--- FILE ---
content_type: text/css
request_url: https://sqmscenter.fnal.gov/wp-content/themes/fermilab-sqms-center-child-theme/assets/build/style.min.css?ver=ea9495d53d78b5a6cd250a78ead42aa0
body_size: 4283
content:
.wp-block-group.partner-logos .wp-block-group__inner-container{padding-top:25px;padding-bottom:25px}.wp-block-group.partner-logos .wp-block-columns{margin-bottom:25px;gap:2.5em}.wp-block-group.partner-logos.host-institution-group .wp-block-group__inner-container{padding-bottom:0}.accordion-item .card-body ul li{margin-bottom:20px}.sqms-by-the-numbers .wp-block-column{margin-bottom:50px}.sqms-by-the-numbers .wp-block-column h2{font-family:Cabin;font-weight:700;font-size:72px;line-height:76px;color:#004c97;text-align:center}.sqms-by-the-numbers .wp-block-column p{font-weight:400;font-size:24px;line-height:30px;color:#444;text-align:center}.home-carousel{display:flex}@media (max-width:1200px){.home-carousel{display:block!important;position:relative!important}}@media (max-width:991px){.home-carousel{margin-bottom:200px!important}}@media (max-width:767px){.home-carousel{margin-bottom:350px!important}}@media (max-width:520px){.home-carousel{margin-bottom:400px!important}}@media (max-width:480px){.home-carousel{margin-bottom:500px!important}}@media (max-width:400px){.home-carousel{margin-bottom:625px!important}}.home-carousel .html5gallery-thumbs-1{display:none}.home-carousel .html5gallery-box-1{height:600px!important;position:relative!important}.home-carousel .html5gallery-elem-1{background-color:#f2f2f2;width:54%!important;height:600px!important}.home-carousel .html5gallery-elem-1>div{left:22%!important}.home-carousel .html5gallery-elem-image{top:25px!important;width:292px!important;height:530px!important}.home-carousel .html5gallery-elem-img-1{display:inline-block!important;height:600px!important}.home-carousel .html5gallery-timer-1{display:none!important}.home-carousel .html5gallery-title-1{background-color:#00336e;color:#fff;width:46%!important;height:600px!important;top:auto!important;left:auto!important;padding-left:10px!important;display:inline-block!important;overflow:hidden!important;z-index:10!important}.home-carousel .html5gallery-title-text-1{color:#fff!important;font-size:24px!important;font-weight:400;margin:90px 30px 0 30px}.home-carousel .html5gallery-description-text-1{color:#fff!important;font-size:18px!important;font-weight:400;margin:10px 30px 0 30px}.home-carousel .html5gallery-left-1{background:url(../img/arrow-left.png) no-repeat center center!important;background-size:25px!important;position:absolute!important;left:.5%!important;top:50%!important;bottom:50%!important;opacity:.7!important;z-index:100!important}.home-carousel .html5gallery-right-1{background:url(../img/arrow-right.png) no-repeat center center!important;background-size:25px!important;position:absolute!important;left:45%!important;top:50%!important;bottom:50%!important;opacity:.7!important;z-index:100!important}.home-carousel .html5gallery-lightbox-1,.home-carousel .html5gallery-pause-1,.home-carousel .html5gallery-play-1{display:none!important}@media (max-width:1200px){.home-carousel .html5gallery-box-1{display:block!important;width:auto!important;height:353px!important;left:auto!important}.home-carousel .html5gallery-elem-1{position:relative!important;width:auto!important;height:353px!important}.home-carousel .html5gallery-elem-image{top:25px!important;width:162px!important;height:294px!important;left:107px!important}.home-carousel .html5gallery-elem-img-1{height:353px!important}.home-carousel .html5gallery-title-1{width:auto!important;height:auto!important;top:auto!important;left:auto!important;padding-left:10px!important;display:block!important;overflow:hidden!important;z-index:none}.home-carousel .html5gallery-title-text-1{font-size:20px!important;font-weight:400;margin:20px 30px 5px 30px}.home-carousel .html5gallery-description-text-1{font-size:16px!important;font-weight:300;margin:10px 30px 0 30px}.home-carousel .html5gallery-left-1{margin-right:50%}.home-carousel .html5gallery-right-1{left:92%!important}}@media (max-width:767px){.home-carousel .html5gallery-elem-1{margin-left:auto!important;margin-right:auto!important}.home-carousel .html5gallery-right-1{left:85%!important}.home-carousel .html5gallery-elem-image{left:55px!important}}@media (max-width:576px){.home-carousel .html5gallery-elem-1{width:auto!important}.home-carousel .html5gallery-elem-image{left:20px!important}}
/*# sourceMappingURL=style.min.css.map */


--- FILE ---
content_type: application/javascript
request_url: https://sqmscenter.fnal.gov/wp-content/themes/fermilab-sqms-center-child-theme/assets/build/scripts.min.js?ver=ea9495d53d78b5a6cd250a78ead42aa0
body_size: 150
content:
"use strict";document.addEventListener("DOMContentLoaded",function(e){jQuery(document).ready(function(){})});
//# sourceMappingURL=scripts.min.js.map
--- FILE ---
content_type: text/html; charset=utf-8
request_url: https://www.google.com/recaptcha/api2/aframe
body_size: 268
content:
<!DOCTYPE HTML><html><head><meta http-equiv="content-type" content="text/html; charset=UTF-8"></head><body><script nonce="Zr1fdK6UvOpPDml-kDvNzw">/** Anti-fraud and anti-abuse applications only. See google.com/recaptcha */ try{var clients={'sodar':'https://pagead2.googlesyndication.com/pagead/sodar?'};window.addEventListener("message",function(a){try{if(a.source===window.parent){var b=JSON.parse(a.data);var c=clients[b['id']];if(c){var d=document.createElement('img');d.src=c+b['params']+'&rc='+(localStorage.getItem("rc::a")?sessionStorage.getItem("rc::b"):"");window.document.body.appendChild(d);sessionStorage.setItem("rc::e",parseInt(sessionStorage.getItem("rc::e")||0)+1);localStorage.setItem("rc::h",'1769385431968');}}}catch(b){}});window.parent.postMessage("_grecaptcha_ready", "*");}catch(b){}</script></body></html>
=====
_Problem details_
Among the lines of the data, identify those with the word "sqmscenter". Copy each of them.

_Exercise solution_
request_url: https://sqmscenter.fnal.gov/wp-content/themes/fermilab-sqms-center-child-theme/assets/build/style.min.css?ver=ea9495d53d78b5a6cd250a78ead42aa0
request_url: https://sqmscenter.fnal.gov/wp-content/themes/fermilab-sqms-center-child-theme/assets/build/scripts.min.js?ver=ea9495d53d78b5a6cd250a78ead42aa0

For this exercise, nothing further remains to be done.